Under the cruel terms of his will, she could only inherit his fortune if she never remarried. She became increasingly dependent on prescription drugs and died at the age of 47 due to rumors she overdosed on sleeping pills.

Jack Thayer, fellow first class passenger, another member of a wealthy American family who survived the sinking but lost his father, fell into depression during World War II when another family member found a watery grave: his son, a bomber pilot , was shot down over the Pacific and never found.

Two years later, after his mother, another Titanic survivor, died just before the anniversary of the ship’s sinking, Thayer slashed his throat and wrists.

Attempts to film the Titanic tragedy also failed.

Even the Nazis tried.
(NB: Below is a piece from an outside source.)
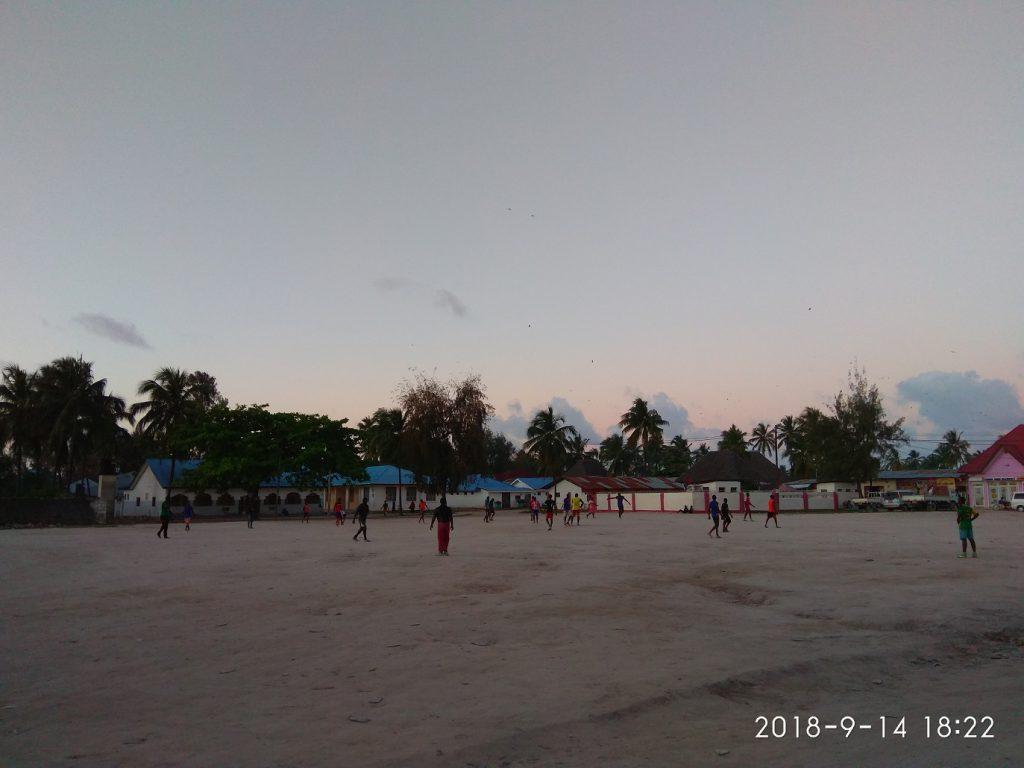 Футбол на Занзибаре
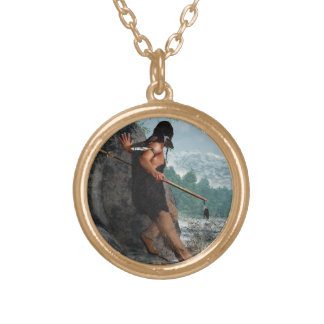 Winter Hunt Personalized Necklace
In 1943, Hitler’s propaganda chief Joseph Goebbels attempted to make Titanic, a budget film that attempted to portray the sinking of the ship as a damning indictment of British greed, stupidity and cowardice.

The film was certainly “cursed”. Its director was eventually hanged in a Gestapo prison cell for mocking the Nazi war effort. Due to delays and problems, the film was not finished until the Germans faced defeat.
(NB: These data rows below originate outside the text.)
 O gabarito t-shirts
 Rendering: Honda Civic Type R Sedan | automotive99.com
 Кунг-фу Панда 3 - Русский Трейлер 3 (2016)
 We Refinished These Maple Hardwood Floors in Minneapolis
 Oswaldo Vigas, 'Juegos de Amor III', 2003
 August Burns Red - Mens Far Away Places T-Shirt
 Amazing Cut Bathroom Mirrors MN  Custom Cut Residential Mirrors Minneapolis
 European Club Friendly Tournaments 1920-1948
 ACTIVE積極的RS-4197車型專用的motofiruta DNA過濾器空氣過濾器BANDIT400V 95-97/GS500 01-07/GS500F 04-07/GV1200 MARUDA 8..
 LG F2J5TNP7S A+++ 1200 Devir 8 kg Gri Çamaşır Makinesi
Goebbels realized that a film about a ship sinking would be seen as an allegory of the Nazis, so it was banned in Germany.

The film was shot on a German battleship, the Cap Arcona, which was sunk in the Baltic Sea by British warplanes just two years later. Tragically, they didn’t know that there were 5,000 concentration camp inmates and prisoners of war inside. Only 500 people survived.

When impresario Lew Grade made the 1980 film Raise The Titanic, starring Jason Robards, so much was being spent on water tanks and scale models of the ship that the budget shot up to $40 million. Grade later said ruefully, “It would have been cheaper to sink the Atlantic.”

The production of the Oscar-winning 1997 feature film Titanic, starring Kate Winslet and Leonardo DiCaprio, was a nightmare for many involved. Winslet developed hypothermia and the flu, and was injured dozens of times during the six months of filming, mostly in Mexico.

When filming moved to Canada, many cast and production crew were mysteriously poisoned after being served clam chowder laced with the drug PCP. More than 50 people had to be hospitalized.

It appears that the ship, said to be unsinkable, has brought danger and death to those associated with it for decades. Now the world is praying that a tragedy like this doesn’t happen again – 12,500 feet below those freezing waves.